Linda Walsh said the following on 02/05/2013 04:39 PM:
I wasn't able to get any bootup display booting from grub+initrd -- I couldn't figure out how to make it boot in a VGA text mode and it refused to display a bootup log on my VGA-compat, on-board display card (MGA200 on board -- only enough memory to display 1024x768 in 32bit or 1280x1024 in 16bit color (on a 1920x1200 flat panel that came w/system -- it's meant to be a text console, not a GUI).
I was only able to keep VGA text mode boot by using lilo.
Of course initrd ignores all those settings and tries to do it's own thing, which meant I got no output UNTIL I saw a login prompt (in runlevel 3).
Not very comforting -- didn't know if it was booting up or was hung...
Forced me back to lilo and no initrd, ever since -- which is proving to be a major problem now with recent ill-thought-out changes that serve no purpose.

**Problems and tasks**
1: Render this sentence from the message about boot display problems in Spanish: "I was only able to keep VGA text mode boot by using lilo."
2: Transcribe the passage of the message about boot display problems, starting at "I was only able" and ending at "(in runlevel 3).".

[Stored data entries]
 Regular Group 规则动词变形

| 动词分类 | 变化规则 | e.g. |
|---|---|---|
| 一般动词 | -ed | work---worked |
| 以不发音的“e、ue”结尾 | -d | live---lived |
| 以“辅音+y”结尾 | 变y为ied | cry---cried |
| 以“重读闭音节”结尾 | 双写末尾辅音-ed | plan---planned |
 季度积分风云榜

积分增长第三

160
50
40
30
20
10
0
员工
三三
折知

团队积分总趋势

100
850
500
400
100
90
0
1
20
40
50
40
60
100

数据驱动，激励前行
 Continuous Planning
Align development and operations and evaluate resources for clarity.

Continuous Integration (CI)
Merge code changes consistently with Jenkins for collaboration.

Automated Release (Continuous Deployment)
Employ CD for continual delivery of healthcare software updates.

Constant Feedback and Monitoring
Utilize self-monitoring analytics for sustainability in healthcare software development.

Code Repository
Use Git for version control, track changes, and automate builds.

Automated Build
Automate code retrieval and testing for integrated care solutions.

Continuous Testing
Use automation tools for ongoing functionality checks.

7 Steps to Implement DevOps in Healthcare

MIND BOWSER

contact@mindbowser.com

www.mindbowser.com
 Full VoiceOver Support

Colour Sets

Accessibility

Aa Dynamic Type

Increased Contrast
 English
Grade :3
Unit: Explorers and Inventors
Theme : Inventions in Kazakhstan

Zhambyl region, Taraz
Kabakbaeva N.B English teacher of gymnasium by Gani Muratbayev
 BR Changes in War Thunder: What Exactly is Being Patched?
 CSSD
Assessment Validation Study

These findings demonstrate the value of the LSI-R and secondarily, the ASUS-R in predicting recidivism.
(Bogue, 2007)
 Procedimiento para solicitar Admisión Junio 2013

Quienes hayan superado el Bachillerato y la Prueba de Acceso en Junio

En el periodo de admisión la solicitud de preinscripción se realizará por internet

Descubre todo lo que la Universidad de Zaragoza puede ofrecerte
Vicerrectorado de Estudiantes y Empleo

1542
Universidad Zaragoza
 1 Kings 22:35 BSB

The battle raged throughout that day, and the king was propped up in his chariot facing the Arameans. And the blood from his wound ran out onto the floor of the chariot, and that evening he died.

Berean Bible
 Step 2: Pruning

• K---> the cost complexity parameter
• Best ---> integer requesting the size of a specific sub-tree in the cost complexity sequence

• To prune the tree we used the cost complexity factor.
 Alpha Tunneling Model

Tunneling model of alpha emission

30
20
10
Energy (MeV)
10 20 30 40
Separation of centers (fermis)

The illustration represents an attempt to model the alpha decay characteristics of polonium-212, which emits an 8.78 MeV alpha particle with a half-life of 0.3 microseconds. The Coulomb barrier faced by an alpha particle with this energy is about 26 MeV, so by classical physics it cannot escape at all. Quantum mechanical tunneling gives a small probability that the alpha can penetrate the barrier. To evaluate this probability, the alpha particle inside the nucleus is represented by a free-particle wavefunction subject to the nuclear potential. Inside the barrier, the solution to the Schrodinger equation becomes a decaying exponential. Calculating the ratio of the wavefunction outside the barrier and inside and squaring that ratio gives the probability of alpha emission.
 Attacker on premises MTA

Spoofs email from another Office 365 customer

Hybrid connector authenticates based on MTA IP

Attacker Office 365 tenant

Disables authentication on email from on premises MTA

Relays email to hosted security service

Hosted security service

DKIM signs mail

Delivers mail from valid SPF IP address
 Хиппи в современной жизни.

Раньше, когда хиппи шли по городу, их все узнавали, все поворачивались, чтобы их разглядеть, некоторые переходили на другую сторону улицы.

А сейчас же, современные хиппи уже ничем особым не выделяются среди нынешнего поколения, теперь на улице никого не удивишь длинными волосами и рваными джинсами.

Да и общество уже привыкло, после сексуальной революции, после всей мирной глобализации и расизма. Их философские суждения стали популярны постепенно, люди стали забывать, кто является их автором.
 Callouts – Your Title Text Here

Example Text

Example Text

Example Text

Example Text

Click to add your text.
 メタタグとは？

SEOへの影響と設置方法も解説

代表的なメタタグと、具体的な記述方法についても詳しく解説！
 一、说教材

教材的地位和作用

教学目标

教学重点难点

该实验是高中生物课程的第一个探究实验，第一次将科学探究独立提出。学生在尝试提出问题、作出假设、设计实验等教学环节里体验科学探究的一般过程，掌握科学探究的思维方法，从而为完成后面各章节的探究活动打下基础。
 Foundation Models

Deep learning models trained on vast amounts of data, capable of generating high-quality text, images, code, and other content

**Responses for each task**
1: Solo pude mantener el arranque en modo de texto VGA usando lilo.

2:
I was only able to keep VGA text mode boot by using lilo.
Of course initrd ignores all those settings and tries to do it's own thing, which meant I got no output UNTIL I saw a login prompt (in runlevel 3).